The records follow. Copy them exactly, but omit the pictures.

□ □ □ □ □

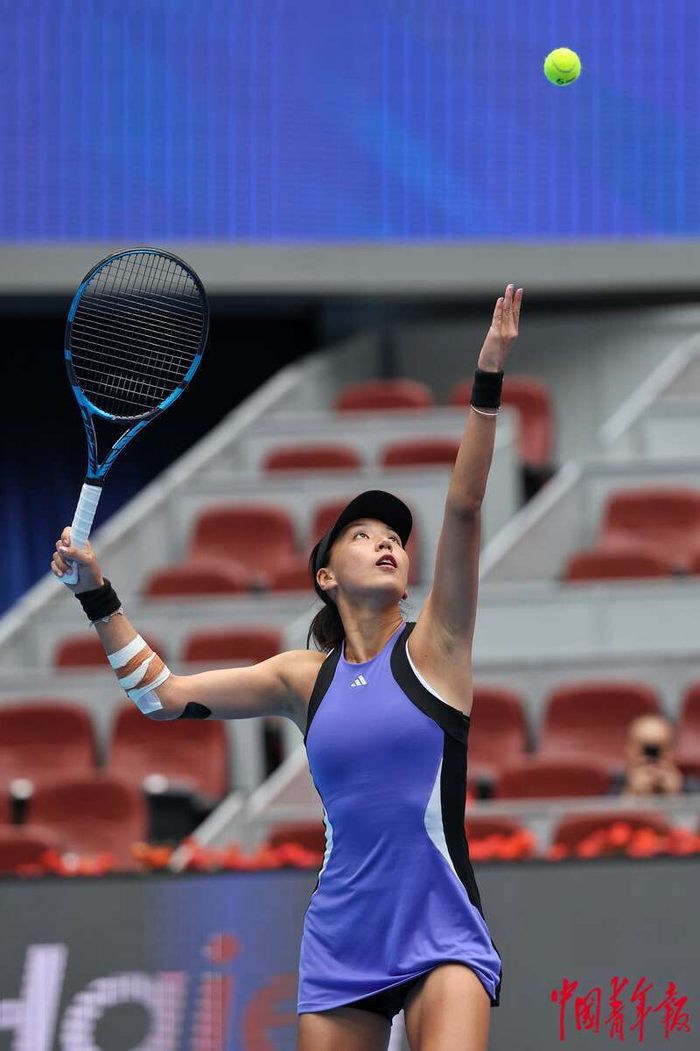 牛阵营激烈 牛阵营激烈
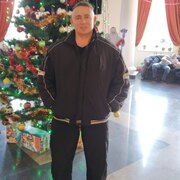 Октав 37 лет (Дева) хочет познакомиться в Бендерах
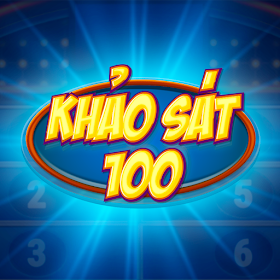 Khảo Sát 100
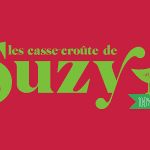 Les Casse-Croûte de Suzy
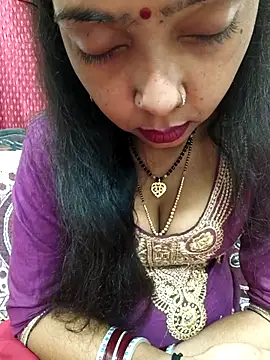 Sharmila-Singh live sex cam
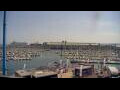 Webcam Cherbourg-Octeville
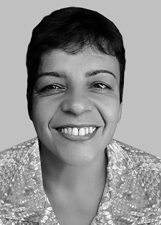 Foto de DINA DOS REIS PAES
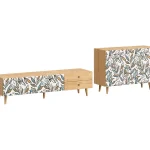 Композиция Frida 1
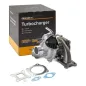 Turbocompresor para FORD-1761181, 1799836, 1808411, 2008152, 2082181, 2254345, CM5G6K682HB, CM5G6K682HC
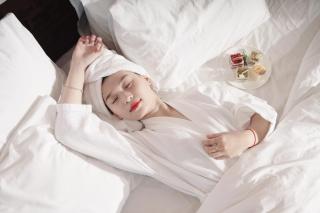 Menora Grand Da Nang - 4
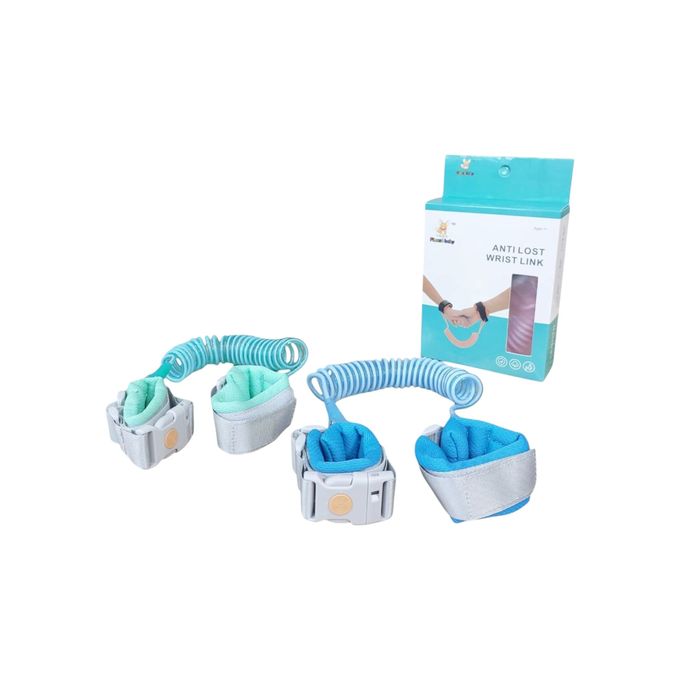 Image de Bracelet anti-perte - Unbranded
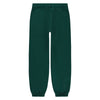molo adan sweatpants fantasy forest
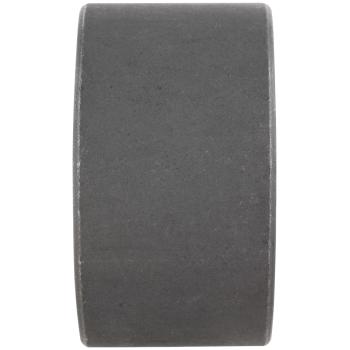 Delphi TD343W Suspension Control Arm Bushing product image 7 of 7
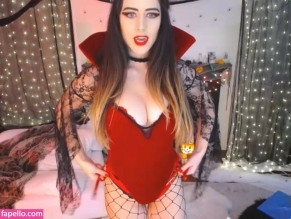 Mightyemelia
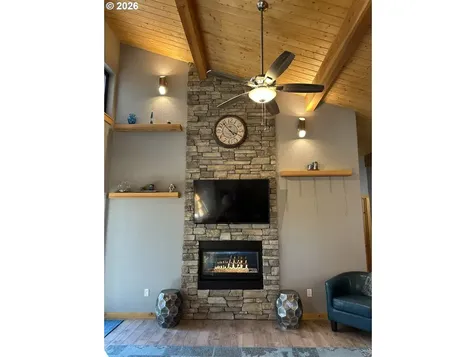 91 Rimrock Road Goldendale WA 98620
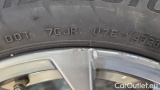  Bmw  Serie 3 318d Touring Auto #17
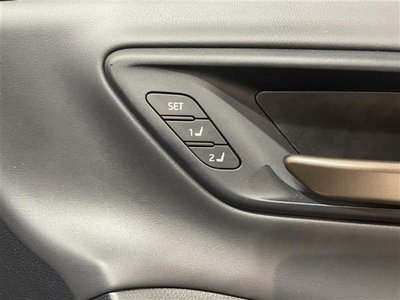 2024 Toyota CROWN SPORT thumbnail 50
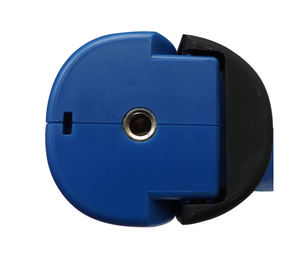 Nouveau Pyromètre à Vente Chaude <span class=keywords><strong>Thermomètre</strong></span> Infrarouge Numérique sans Contact pour l'Industrie - Product Image 6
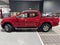 2020 Nissan FRONTIER LE TM AC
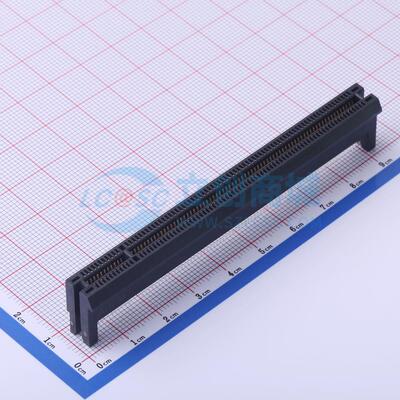 连接器2EG28213-D54F原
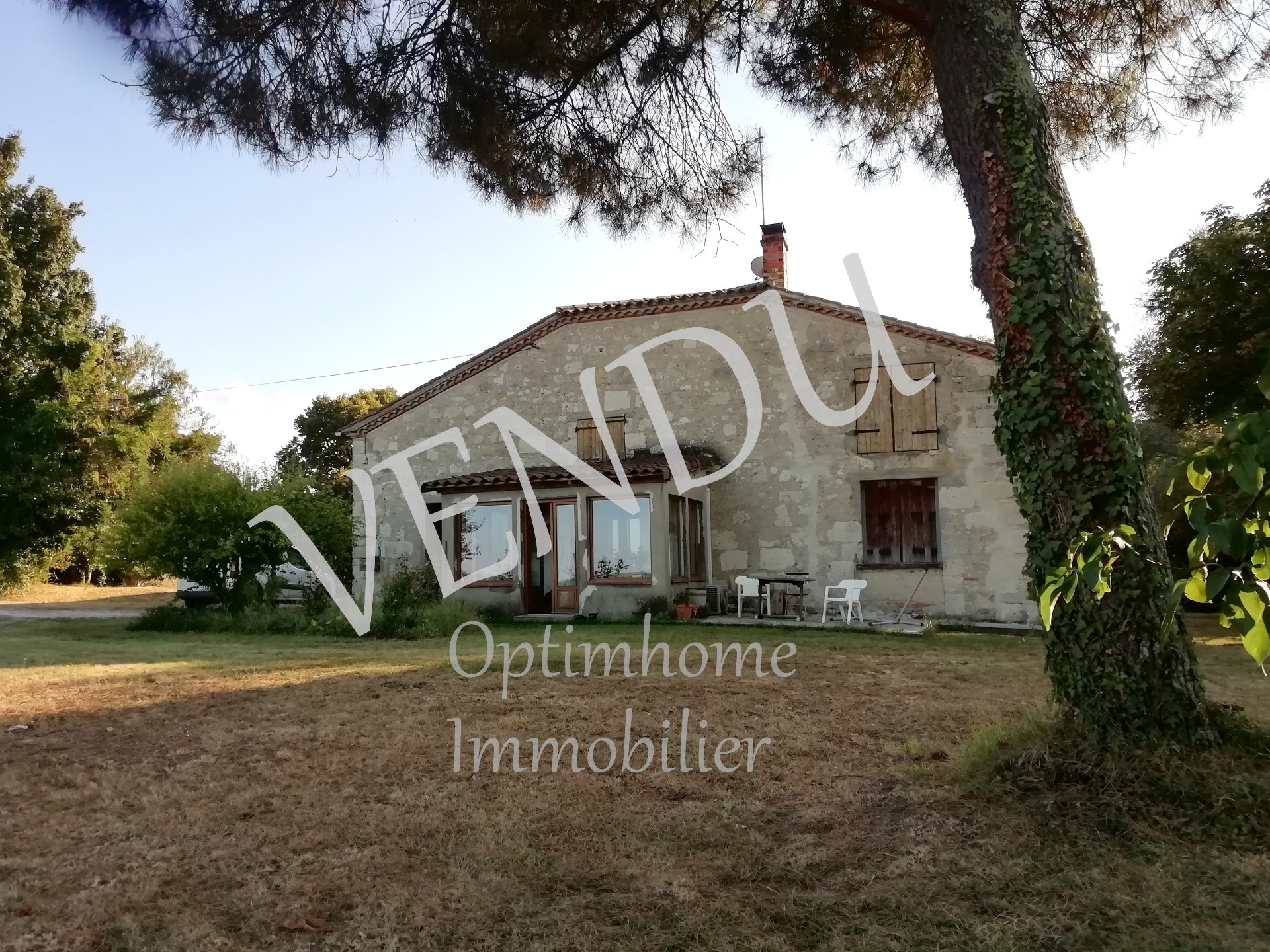 Propriété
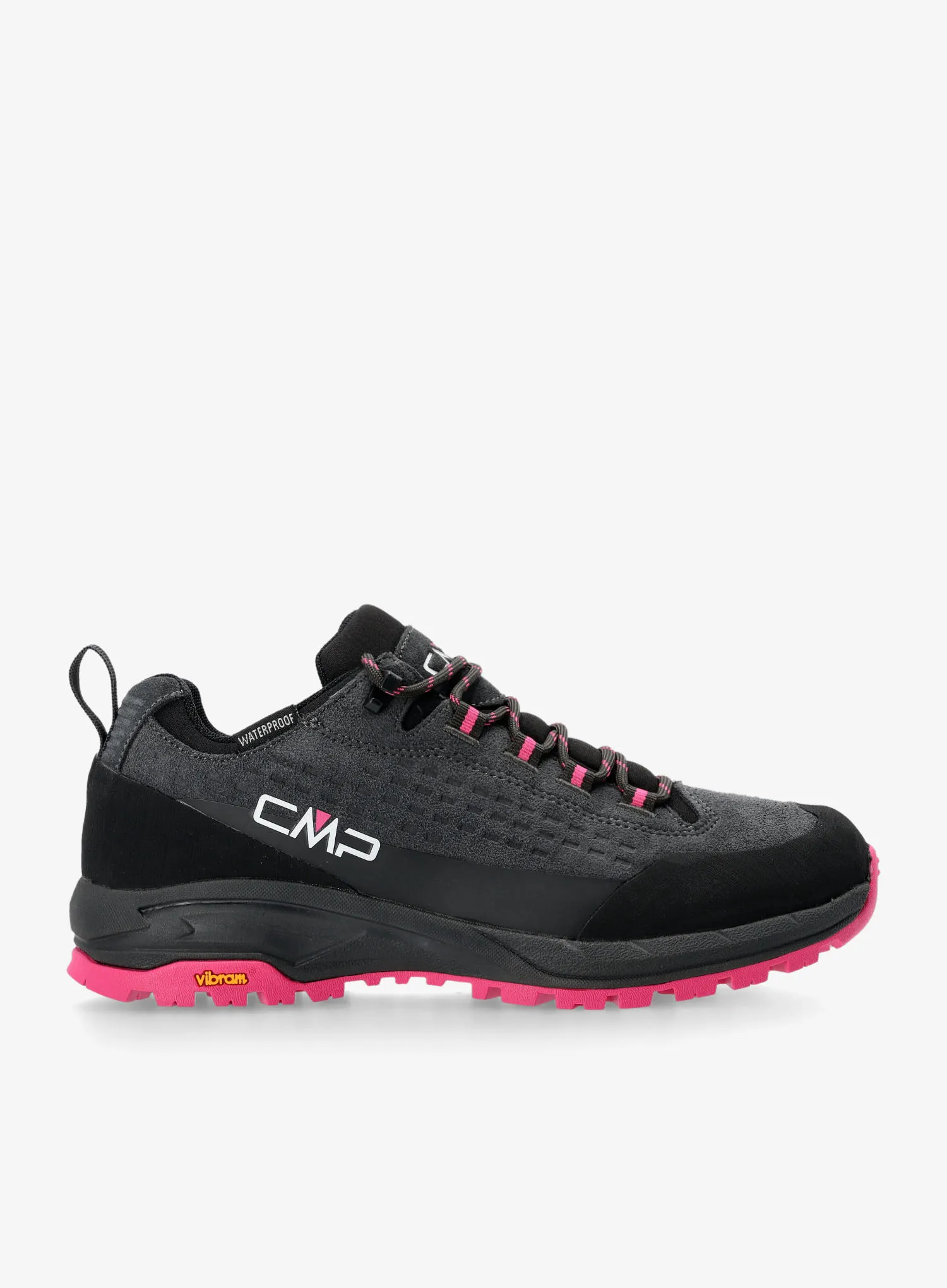 CMPVertyxLow_grey_fuxia_8050243796071_a.webp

□ □ □ □ □

**Finished exercise**
 牛阵营激烈 牛阵营激烈
 Октав 37 лет (Дева) хочет познакомиться в Бендерах
 Khảo Sát 100
 Les Casse-Croûte de Suzy
 Sharmila-Singh live sex cam
 Webcam Cherbourg-Octeville
 Foto de DINA DOS REIS PAES
 Композиция Frida 1
 Turbocompresor para FORD-1761181, 1799836, 1808411, 2008152, 2082181, 2254345, CM5G6K682HB, CM5G6K682HC
 Menora Grand Da Nang - 4
 Image de Bracelet anti-perte - Unbranded
molo adan sweatpants fantasy forest
 Delphi TD343W Suspension Control Arm Bushing product image 7 of 7
 Mightyemelia
 91 Rimrock Road Goldendale WA 98620
  Bmw  Serie 3 318d Touring Auto #17
 2024 Toyota CROWN SPORT thumbnail 50
 Nouveau Pyromètre à Vente Chaude <span class=keywords><strong>Thermomètre</strong></span> Infrarouge Numérique sans Contact pour l'Industrie - Product Image 6
 2020 Nissan FRONTIER LE TM AC
 连接器2EG28213-D54F原
 Propriété
 CMPVertyxLow_grey_fuxia_8050243796071_a.webp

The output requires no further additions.